From the data below, retype exactly the lines starting with the one that contains "รายงานวิจัย" and ending with the one that contains "นายทัศน์พล เหิงขุนทด รหัสนักศึกษา 6440214121", both included.

INFORMATION PROVIDED:
== Segment start ==
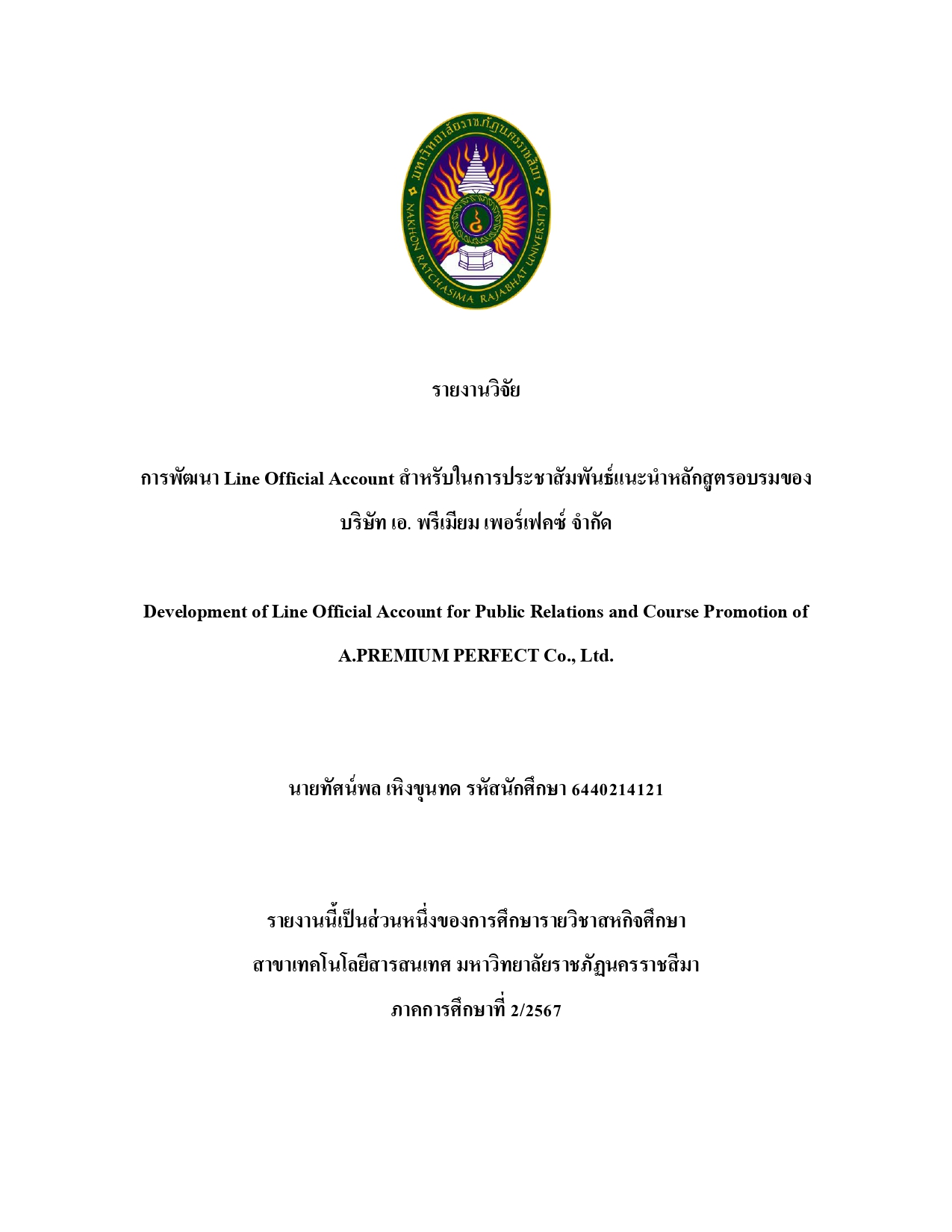 มหาวิทยาลัยราชภัฏนครราชสีมา
NAKHON RATCHASIMA RAJABHAT UNIVERSITY

รายงานวิจัย

การพัฒนา Line Official Account สำหรับในการประชาสัมพันธ์แนะนำหลักสูตรอบรมของ บริษัท เอ. พรีเมียม เพอร์เฟคซ์ จำกัด

Development of Line Official Account for Public Relations and Course Promotion of A.PREMIUM PERFECT Co., Ltd.

นายทัศน์พล เหิงขุนทด รหัสนักศึกษา 6440214121

รายงานนี้เป็นส่วนหนึ่งของการศึกษารายวิชาสหกิจศึกษา
สาขาเทคโนโลยีสารสนเทศ มหาวิทยาลัยราชภัฏนครราชสีมา
ภาคการศึกษาที่ 2/2567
== Segment end ==
PROBLEM SOLUTION:
รายงานวิจัย

การพัฒนา Line Official Account สำหรับในการประชาสัมพันธ์แนะนำหลักสูตรอบรมของ บริษัท เอ. พรีเมียม เพอร์เฟคซ์ จำกัด

Development of Line Official Account for Public Relations and Course Promotion of A.PREMIUM PERFECT Co., Ltd.

นายทัศน์พล เหิงขุนทด รหัสนักศึกษา 6440214121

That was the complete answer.